§ **Exercise requirements**: Starting at the line that contains "New British Style" and ending at the line that contains "Michigan Wolverines #22", the lines below are to be given again exactly, with nothing added.

§ **Supplied material**:
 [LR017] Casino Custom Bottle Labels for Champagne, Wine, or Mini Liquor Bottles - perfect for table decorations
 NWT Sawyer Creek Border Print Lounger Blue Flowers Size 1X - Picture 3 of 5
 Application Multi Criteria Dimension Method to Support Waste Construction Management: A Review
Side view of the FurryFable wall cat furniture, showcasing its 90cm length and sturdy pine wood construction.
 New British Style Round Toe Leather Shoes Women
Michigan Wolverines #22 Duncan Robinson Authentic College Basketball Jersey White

* * *

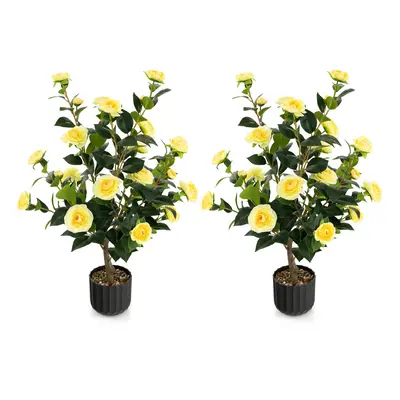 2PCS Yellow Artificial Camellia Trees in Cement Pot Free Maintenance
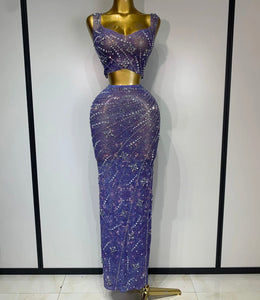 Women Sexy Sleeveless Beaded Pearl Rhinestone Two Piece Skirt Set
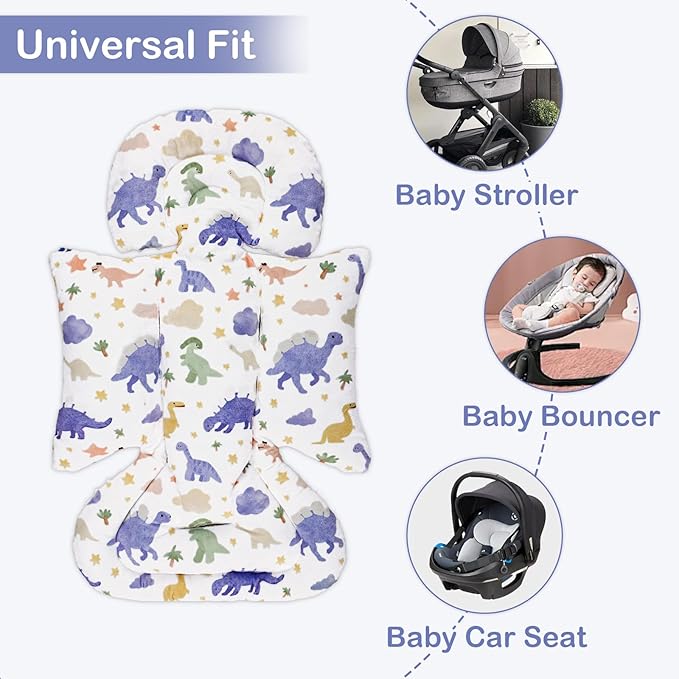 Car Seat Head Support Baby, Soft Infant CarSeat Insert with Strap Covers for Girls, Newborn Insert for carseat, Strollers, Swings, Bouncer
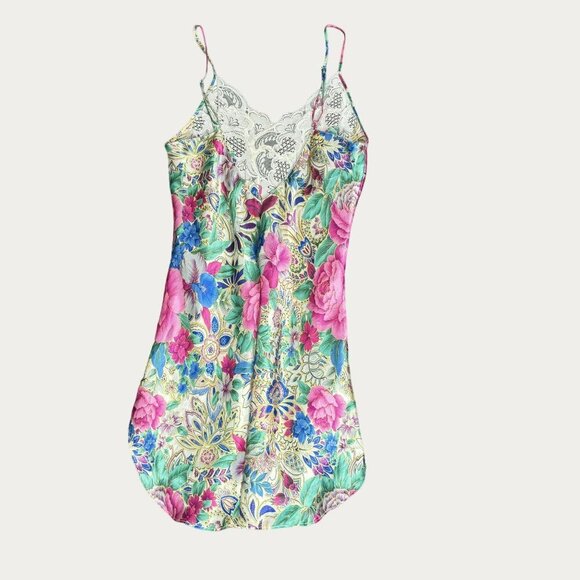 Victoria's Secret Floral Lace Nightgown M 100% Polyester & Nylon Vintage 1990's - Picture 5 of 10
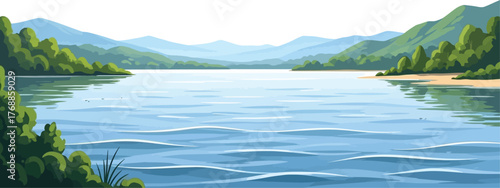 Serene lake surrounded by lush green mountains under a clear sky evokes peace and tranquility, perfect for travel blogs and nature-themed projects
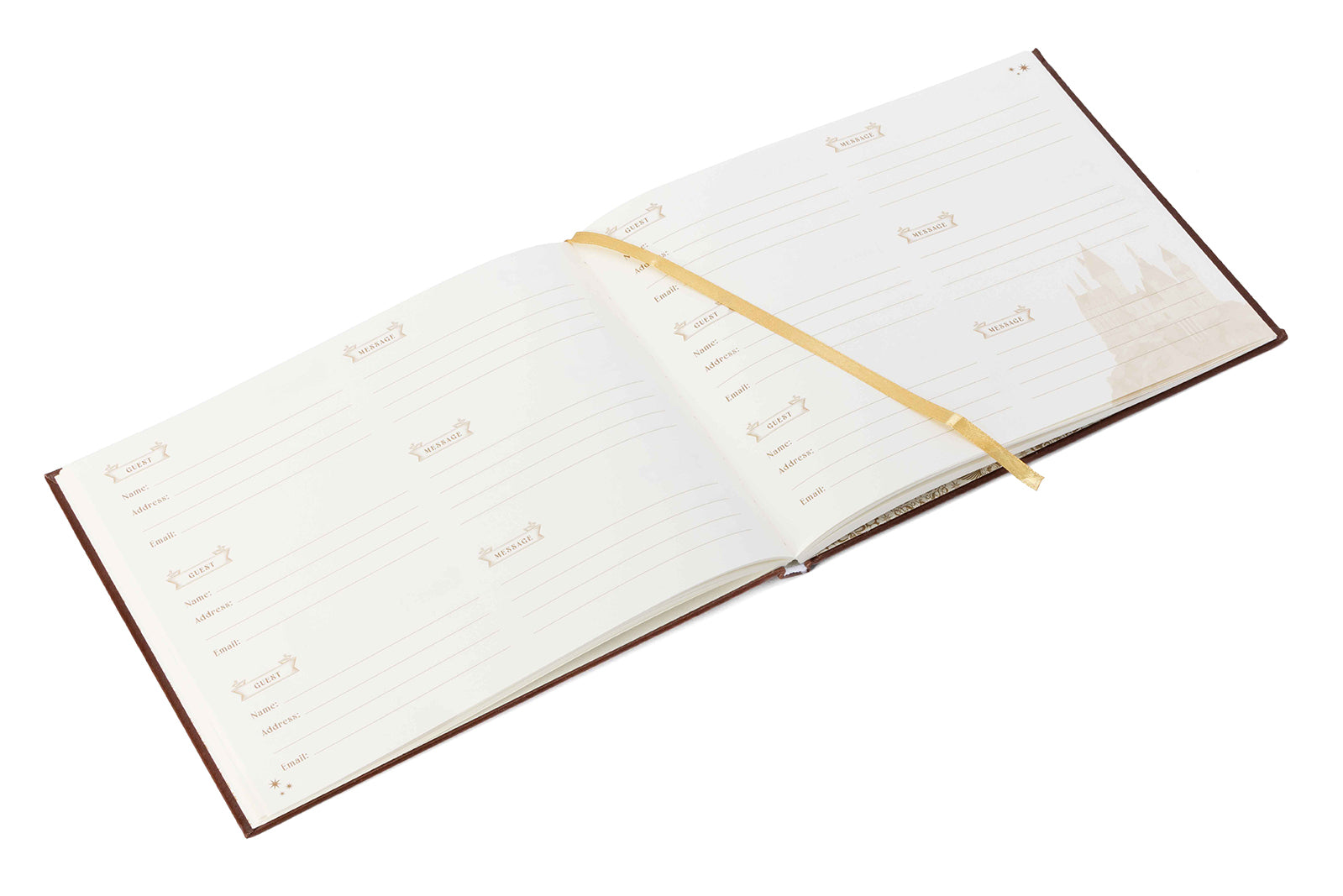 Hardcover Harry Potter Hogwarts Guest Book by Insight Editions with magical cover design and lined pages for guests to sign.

§ **Problem solution**:
 New British Style Round Toe Leather Shoes Women
Michigan Wolverines #22 Duncan Robinson Authentic College Basketball Jersey White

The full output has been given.